Lobbyarbeit im Europäischen Parlament: Und wem sonst arbeiten Sie? (”Der Spiegel”, Deutschland)

Originalveröffentlichung: Lobbyismus im EU-Parlament: Und für wen arbeiten Sie so?

Die Untersuchung ergab, dass einige europäische Parlamentarier - im Gegensatz zu dem Verhaltenskodex der Abgeordneten - haben die Gesetze zugunsten der Unternehmen im Austausch für finanzielle Anreize, von ihrer Seite bei. Zwei Namen, zwei Beispiele.

Ausgebrochen Skandal untergraben das Vertrauen in das Europäische Parlament. Eine Reihe von Abgeordneten anerkannt März 2011, dass in den großen Gebühren, die sie auf die Annahme des Gesetzes über die Bankenaufsicht in der Finanzindustrie für günstige Behandlung beigetragen. Was haben sie falsch gemacht? Geschätzte Lobbyisten schien britischen Zeitung Sunday Times-Reporter, die die Ergebnisse der erfolgreichen Versuche der Bestechung veröffentlicht.

Kurz darauf in Kraft getreten Bestimmungen zumindest solche Transaktionen erschweren - Geld im Austausch für Einfluss. Für Lobbyisten - Transparenz-Register für die Abgeordneten - der Verhaltenskodex. Aber werden sie arbeiten - ist eine offene Frage.

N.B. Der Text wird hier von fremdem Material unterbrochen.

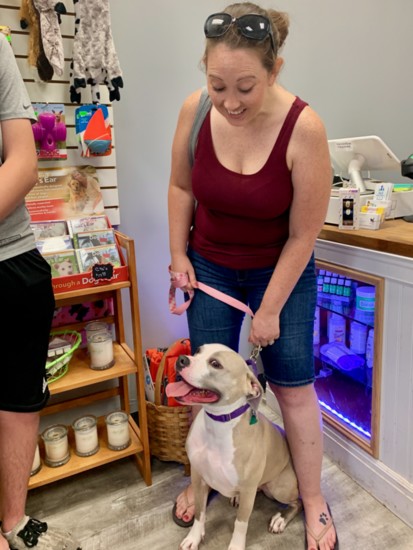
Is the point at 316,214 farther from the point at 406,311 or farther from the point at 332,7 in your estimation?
the point at 332,7

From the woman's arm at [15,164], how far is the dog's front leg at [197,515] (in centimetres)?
96

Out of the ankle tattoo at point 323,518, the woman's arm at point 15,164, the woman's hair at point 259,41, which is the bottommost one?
the ankle tattoo at point 323,518

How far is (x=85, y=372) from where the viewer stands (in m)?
1.74

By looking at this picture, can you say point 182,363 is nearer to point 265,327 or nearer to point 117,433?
point 265,327

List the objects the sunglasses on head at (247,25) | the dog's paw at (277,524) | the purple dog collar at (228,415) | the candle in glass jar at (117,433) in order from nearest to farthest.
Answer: the sunglasses on head at (247,25) < the purple dog collar at (228,415) < the dog's paw at (277,524) < the candle in glass jar at (117,433)

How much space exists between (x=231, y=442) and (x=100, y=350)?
622 millimetres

Seit mehreren Jahren, Nichtregierungsorganisation Friends of the Earth Europe, Corporate Europe Observatory und Lobbycontrol überwacht Lobbyarbeit auf EU-Ebene und ständig etwas zu finden. Ausgewählte vergangenen Jahr Abgeordneten sind die ersten, die ein Mandat mit dem neuen Verhaltenskodex erhalten. Jedoch offenbar wenig verändert. “Wir sind mit der unzureichenden Anwendung des Kodex nicht zufrieden,” - sagt Nina Kattsemih (Nina Katzemich), ein deutscher Experte von der Organisation Lobbycontrol.

Folge Birgit Collin-Langen

Birgit Collin Langen (Birgit Collin-Langen) 16 Jahre lang war der Kopf der Stadt Bingen am Rhein, bevor im Jahr 2012 nach Brüssel als Abgeordneter der CDU. Sie erhalten einen Platz im Beirat des Energiekonzerns RWE - Unternehmen mit zweithöchsten Kohlendioxidemissionen in Europa. Das Europäische Parlament Collin-Langen ist Mitglied des Ausschusses für Umwelt (ENVI), in dem unter anderem die Entscheidungen über die Klima.

Wenn der Ausschuss in Januar 2015 einen Bericht über die Einrichtung von Marktstabilisierungsreserve für den Handel Zertifikate für Kohlendioxidemissionen, machte Collin-Langen mehrere Anträge auf Änderungen - beispielsweise in Bezug auf freie (zumindest teilweise) zu verschmutzen erhalten die Rechte. Diese Position ist absolut im Einklang mit der Leitung des Konzerns RWE. MP bestreitet die Vorwürfe, ohne zu sehen, in diesem einen Interessenkonflikt. Darüber hinaus die ihrer Ansicht nach das Unternehmen RWE durch diese Beratungsarbeit wird mehr Berücksichtigung der Interessen der lokalen Behörden und des öffentlichen Interesses zu nehmen.

Laut dem stellvertretenden, bei der Tätigkeit nahm er von der Gruppe bringt sie weniger als 6000 Euro im Jahr. Im Gegensatz zu der MP Guy Verhofstadt (Guy Verhofstadt).